Javier Milei, le plus grand changement politique dans l'histoire de la démocratie argentine
« Je ne suis pas venu pour guider des agneaux, je suis venu pour réveiller des lions ». Cette phrase est devenue le slogan de la campagne présidentielle victorieuse de Javier Milei, qui marque le plus grand changement politique des quarante années de démocratie en Argentine.
Dimanche 19 novembre dernier, Milei, âgé de 53 ans, a triomphé dans 21 des 24 provinces argentines. La presse internationale, incertaine sur sa classification, le présente comme un politicien d' « extrême droite ». Mais il se définit lui-même comme « un libéral de tendance libertaire ». « Philosophiquement, je suis un anarchiste du marché », déclare-t-il. Avec ce discours, il a obtenu le soutien de 55,7 % des électeurs, contre 44,3 % pour son rival, le péroniste Sergio Massa, ministre de l'Économie.
Il y a seulement deux ans, Milei, professeur d'économie formé à l'école autrichienne de Friedrich von Hayek, travaillait en tant qu'exécutif en gestion des risques d'investissement pour une grande entreprise. Il était populaire pour ses apparitions télévisées grâce à ses propositions surprenantes et parfois choquantes. À cette époque, son parti, La Libertad Avanza, n'existait même pas.
Comment a-t-il pu provoquer un tel séisme politique ? Trois facteurs expliquent ce résultat électoral.
1. Crise économique : l'Argentine est actuellement en proie à une grave crise économique et sociale. Le taux de pauvreté dépasse les 40 % et le taux d'inflation annuel a atteint 143 % en octobre. L'État se trouve au bord de la faillite, l'inflation rendant particulièrement difficile le remboursement du prêt de 45 milliards de dollars accordé par le Fonds monétaire international en 2018. En réponse, Milei a proposé de remplacer le peso argentin par le dollar américain comme monnaie officielle et d'éliminer la Banque centrale. Il promet de favoriser la création d'emplois en réduisant les charges fiscales et d'ouvrir l'économie au commerce international.

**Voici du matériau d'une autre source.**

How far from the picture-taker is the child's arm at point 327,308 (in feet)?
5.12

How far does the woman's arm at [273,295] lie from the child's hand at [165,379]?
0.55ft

2. Ras-le-bol du « péronisme » : de nombreux Argentins sont fatigués du « péronisme », ce mouvement politique nationaliste, populaire et assistancialiste, qui exerce une influence décisive dans le pays depuis sa création dans les années 1940, à l'initiative de Juan Domingo Perón. En réponse, Milei a proposé l'élimination des dépenses improductives de l'État, notamment par la suppression de ministères et d'organismes publics. L'image de sa campagne électorale, où il apparaît avec une tronçonneuse, symbolisait parfaitement son programme. Il prévoit une réorganisation du système éducatif à travers des « vouchers », offrant aux parents la liberté de choisir entre écoles publiques ou privées pour leurs enfants.
3. Connexion avec les jeunes : Le discours direct et provocateur de Milei, parsemé d'insultes contre la « caste politique parasitaire », a rencontré un écho significatif auprès des jeunes. Ses propositions radicales de « dynamiter » la Banque centrale et de dollariser l'économie ont particulièrement résonné auprès des moins de 29 ans. En outre, il s'oppose au « droit à l'avortement », établi en 2020, arguant qu'un bébé non encore né a le droit d'être respecté.
Voila en quelques mots les recettes d'une victoire très large qui a stupéfait le monde et qui s'analyse aussi comme un désaveu cinglant des partis traditionnels jugés responsables de plusieurs décennies de déclin économique.